Bio: Giulia is a Ph.D. candidate in Computer Science at UC Berkeley and a graduate research assistant at the Computational Research Division of Lawrence Berkeley National Laboratory advised by Aydın Buluç and Kathy Yelick. Giulia is a 2020 SIGHPC Computational & Data Science Fellow and received her M.Sc. and B.Sc. in Biomedical Engineering from Politecnico di Milano. Her work is in the area of computer systems research, including cloud and parallel computing, and she is interested in building a collaborative interdisciplinary research program. Giulia is currently working on the challenges of large-scale computational biology, as well as the algorithms and software infrastructures that meet the usability and performance demand of this community. Currently, she is developing a novel algorithm for de novo assembly of genomes in distributed memory using long-read sequencing data and sparse matrix abstraction as part of the ExaBiome project. Giulia is also working on how to make cloud computing more accessible for high-performance scientific computing.

Nov. 19

Speaker: Hayley LeBlanc

Title: Finding Crash Consistency Bugs in Persistent Memory File Systems

Abstract: Persistent memory (PM) is a new storage technology that combines the speed and byte-addressability of DRAM with the durability of hard disks and solid state drives. Recent research has explored using PM in a number of different applications like databases and file systems. However, programming PM applications correctly is difficult; in order for data to be guaranteed durable on PM, developers must understand and use a set of assembly instructions to manage persistence. In particular, PM applications are prone to crash consistency bugs, where buggy data management leads to incorrect behavior after a crash.

PM file systems are a growing subset of PM applications, but there are currently no testing tools that target crash consistency bugs in these file systems. In this talk, I will describe my work on building a crash consistency testing framework designed specifically for PM file systems. I will present an overview of our testing approach and the bugs that the tool has found, and discuss the implications of these bugs on the development of PM file systems.

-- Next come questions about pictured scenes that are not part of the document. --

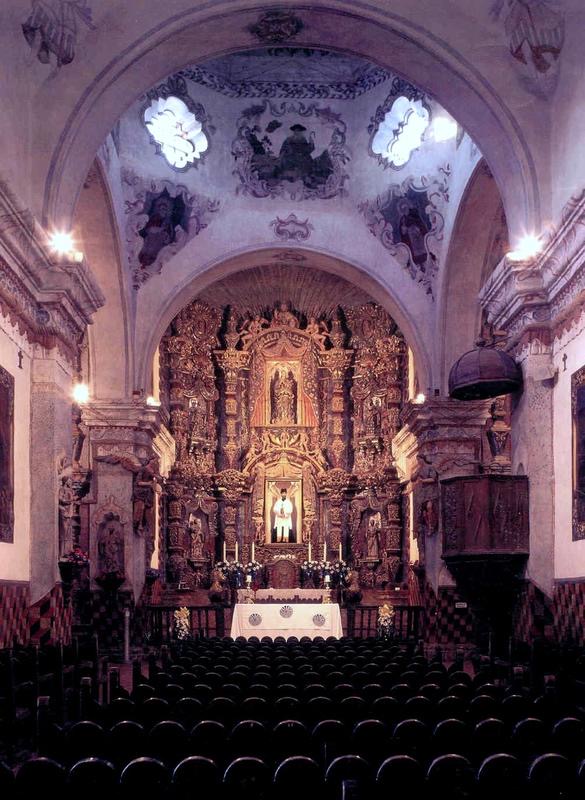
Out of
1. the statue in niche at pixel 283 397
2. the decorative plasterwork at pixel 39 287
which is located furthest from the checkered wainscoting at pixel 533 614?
the statue in niche at pixel 283 397

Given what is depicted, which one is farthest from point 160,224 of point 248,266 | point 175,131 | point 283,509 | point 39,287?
point 283,509

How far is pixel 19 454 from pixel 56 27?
4434 mm

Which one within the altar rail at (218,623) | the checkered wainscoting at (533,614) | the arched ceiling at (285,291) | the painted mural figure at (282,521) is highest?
the arched ceiling at (285,291)

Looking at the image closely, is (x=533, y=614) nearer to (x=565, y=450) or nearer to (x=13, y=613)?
(x=565, y=450)

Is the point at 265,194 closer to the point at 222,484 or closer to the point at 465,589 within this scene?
the point at 222,484

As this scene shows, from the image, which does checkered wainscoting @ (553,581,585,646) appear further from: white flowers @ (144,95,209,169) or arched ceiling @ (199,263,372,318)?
arched ceiling @ (199,263,372,318)

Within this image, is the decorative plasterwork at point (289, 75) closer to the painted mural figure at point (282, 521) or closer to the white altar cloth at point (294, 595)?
the white altar cloth at point (294, 595)

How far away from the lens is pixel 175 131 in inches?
714

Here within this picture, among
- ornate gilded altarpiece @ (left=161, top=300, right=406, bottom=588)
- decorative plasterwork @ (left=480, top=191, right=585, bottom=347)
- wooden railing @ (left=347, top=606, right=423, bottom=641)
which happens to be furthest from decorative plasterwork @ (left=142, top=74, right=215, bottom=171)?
wooden railing @ (left=347, top=606, right=423, bottom=641)

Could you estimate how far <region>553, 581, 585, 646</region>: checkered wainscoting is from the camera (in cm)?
1010

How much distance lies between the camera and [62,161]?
1145 cm

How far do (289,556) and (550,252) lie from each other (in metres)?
13.7

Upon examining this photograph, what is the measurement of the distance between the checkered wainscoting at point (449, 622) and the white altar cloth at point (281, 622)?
1962 millimetres

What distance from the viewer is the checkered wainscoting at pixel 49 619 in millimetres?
10766
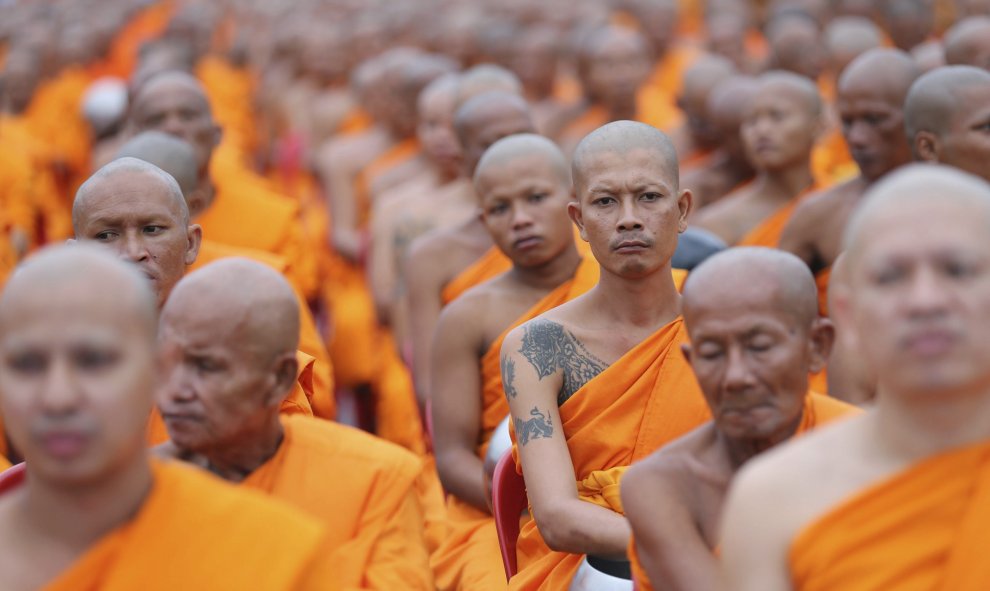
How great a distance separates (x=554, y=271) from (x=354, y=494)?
2.06 metres

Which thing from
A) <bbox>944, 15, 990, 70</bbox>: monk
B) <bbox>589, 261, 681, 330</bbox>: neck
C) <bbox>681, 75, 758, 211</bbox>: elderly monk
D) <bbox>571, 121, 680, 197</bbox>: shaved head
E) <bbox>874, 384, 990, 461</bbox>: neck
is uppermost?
<bbox>681, 75, 758, 211</bbox>: elderly monk

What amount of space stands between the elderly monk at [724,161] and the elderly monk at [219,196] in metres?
2.36

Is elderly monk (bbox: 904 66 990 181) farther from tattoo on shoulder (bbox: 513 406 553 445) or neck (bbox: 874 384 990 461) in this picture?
neck (bbox: 874 384 990 461)

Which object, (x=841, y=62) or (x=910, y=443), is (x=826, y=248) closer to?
(x=910, y=443)

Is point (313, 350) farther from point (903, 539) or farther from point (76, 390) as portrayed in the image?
point (903, 539)

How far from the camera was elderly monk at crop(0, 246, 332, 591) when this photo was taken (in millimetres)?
3199

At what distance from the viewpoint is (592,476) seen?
15.8 feet

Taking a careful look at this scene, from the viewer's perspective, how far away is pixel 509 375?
4.99 m

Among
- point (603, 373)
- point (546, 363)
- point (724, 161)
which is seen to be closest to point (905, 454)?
point (603, 373)

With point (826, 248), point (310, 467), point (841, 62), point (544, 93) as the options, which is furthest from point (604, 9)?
point (310, 467)

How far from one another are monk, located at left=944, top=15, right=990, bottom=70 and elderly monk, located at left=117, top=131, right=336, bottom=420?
344 cm

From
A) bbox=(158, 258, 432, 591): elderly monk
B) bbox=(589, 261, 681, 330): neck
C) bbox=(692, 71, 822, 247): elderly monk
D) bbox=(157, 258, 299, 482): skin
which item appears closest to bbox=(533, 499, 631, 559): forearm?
bbox=(158, 258, 432, 591): elderly monk

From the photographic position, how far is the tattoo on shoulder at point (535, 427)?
4820mm

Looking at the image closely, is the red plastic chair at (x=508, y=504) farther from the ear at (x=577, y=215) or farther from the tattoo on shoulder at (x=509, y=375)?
the ear at (x=577, y=215)
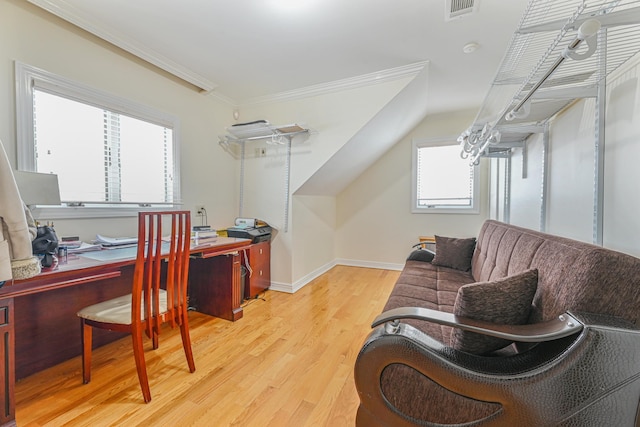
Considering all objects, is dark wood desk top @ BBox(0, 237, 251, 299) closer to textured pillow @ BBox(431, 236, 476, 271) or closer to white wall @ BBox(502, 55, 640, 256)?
textured pillow @ BBox(431, 236, 476, 271)

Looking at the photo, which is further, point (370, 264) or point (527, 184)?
point (370, 264)

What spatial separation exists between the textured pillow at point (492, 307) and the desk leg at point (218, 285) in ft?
6.27

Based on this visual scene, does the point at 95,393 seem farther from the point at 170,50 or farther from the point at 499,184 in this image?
the point at 499,184

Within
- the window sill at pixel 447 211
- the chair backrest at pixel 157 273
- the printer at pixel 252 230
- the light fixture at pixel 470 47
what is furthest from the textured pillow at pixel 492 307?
the window sill at pixel 447 211

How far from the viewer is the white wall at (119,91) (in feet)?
5.50

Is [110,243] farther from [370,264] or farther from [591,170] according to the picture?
[370,264]

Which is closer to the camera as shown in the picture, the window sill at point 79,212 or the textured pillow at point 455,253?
the window sill at point 79,212

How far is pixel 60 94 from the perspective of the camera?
1.89 meters

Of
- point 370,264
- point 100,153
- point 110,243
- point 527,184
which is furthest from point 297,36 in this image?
point 370,264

Bio: Hayley LeBlanc is a second year PhD student at the University of Texas at Austin. She is interested in developing techniques and tools to make sure that storage systems are reliable and correct. She also enjoys fencing and volunteering at her local animal shelter.

Dec. 3

Speaker: Sydney Gibson

Title: Efficient Verification of High-Performance Cryptographic Routines on New Hardware

Abstract: Formal proofs are often employed to show correctness of cryptographic routines at the assembly level, especially in instances where architecture-optimized performance is desirable or where compilers do not exist for the target ISA. While common cryptographic routines are often implemented in many different ISAs, the current cost of verification scales poorly with the number of architectures. In this talk, we explore solutions for writing correctness proofs for cryptographic routines which are generic across different architectures.

Specifically, we will look at assembly implementations of an RSA signature verification routine in RISC-V and in the OpenTitan BigNumber Accelerator (OTBN) ISA. Despite dramatic differences in these two ISAs, we find that the high-level control flow structure of the RSA routine is quite similar across implementations. We use this observation to construct a framework for writing partial architecture-generic assembly-level proofs which are abstracted over hardware details (e.g., register width). We will discuss how this framework can be used to reduce the overhead of proving the correctness of common cryptographic routines on different architectures, and look to future possibilities for further reducing this overhead.~

Bio: Sydney is a second-year Ph.D. student in the Computer Science Department of Carnegie Mellon, advised by Bryan Parno. She is interested in formal techniques for verifying safety and security properties of low-level, high-performance systems at scale. Sydney received her B.S. and M.Eng. from MIT, where she worked on verification techniques for concurrent, crash-safe systems.